Juggling Many Relationships at Once in Excel: Multiple Regression
Linear regression is a great tool for making predictions with Excel. When you know the slope and the intercept of the line that relates two variables, you can take a new x-value and predict a new y-value. In the example you’ve been working through, you take a SAT score and predict a GPA for a Sahutsket University student.
What if you knew more than just the SAT score for each student? What if you had the student’s high-school average (on a 100 scale), and you could use that information, too? If you could combine SAT score with HS average, you might have a more accurate predictor than SAT score alone.
When you work with more than one independent variable, you’re in the realm of multiple regression. As in linear regression, you find regression coefficients for the best-fitting line through a scatterplot. Once again, best-fitting means that the sum of the squared distances from the data points to the line is a minimum.
With two independent variables, however, you can’t show a scatterplot in two dimensions. You need three dimensions, and that becomes difficult to draw.
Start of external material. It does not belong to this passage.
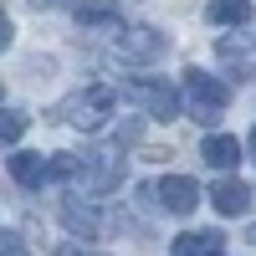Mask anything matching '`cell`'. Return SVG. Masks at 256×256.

For the SAT-GPA example, the regression equation translates to
Predicted GPA =a+b1(SAT)+b2(High School Average)
You can test hypotheses about the overall fit, and about all three of the regression coefficients.
Let’s check out the Excel capabilities for finding coefficients.
A few things to bear in mind:
- You can have any number of x-variables.
- Expect the coefficient for SAT to change from linear regression to multiple regression. Expect the intercept to change, too.
- Expect the standard error of estimate to decrease from linear regression to multiple regression. Because multiple regression uses more information than linear regression, it reduces the error.